▸ **Apply what you read**:
**a)** Name every Jillaroos or Queensland representative whom the club profile below identifies as having grown up or played in the North Queensland region.
**b)** According to the club profile below, which team did the club face in its first game, and what was the score?

North Queensland Cowboys

Club information
- Full name: North Queensland Cowboys Rugby League Football Club
- Nickname: Cowboys
- Short name: NQL
- Colours: Navy Blue Grey Gold
- Founded: 15 June 2022; 4 years ago
- Website: cowboys.com.au

Current details
- Ground: North Queensland Stadium (25,000);
- CEO: Jeff Reibel
- Chairman: Lewis Ramsay
- Coach: Ricky Henry
- Captain: Emma Manzelmann
- Competition: NRL Women's Premiership
- 2024 season: 4th
- Current season

Records
- Biggest win: Cowboys 42 – 14 Dragons WIN Stadium (6 Sep 2025)
- Biggest loss: Cowboys 6 – 56 Roosters Queensland Country Bank Stadium (13 Sep 2025)
- First game: Cowboys 6 – 16 Titans Cbus Super Stadium (22 Jul 2023)
- Most capped: 40 – Jasmine Peters & Bree Chester
- Highest try scorer: 14 – Jasmine Peters
- Highest points scorer: 134 – Kirra Dibb

= North Queensland Cowboys Women =

Australian rugby league football club

The North Queensland Cowboys Women is an Australian professional rugby league football club based in Townsville, the largest city in North Queensland. They compete in Australia's premier women's rugby league competition, the NRL Women's Premiership (NRLW).

==History==
In April 2019, the North Queensland Cowboys announced a program to support grassroots women's rugby league in the region with the hope of gaining entry into the NRL Women's Premiership. The program featured sponsorship and support for that year's Queensland Rugby League (QRL) Northern Region Women's Championship, as well as sponsorship of the Townsville, Cairns and Mackay women's rugby league competitions. Prior to 2019, the Cowboys hosted the 2015 Women's Interstate Challenge between Queensland and New South Wales at their home venue, Willows Sports Complex, as a curtain raiser to their Round 16 NRL fixture against the Cronulla-Sutherland Sharks. Several Jillaroos and Queensland representatives grew up or spent time playing in the North Queensland region, including Brittany Breayley-Nati, Renae Kunst (Mackay), Heather Ballinger, Steph Mooka and Jenni-Sue Hoepper (Cairns).

▸ **Collected material**:
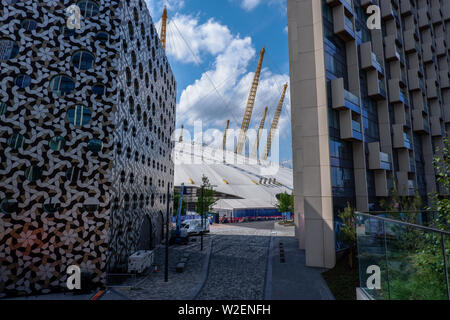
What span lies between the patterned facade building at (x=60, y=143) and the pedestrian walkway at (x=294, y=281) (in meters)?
10.9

▸ **Solutions**:
**a)**
Brittany Breayley-Nati
Renae Kunst
Heather Ballinger
Steph Mooka
Jenni-Sue Hoepper

**b)** The club played the Titans at Cbus Super Stadium on 22 July 2023 and lost 6–16.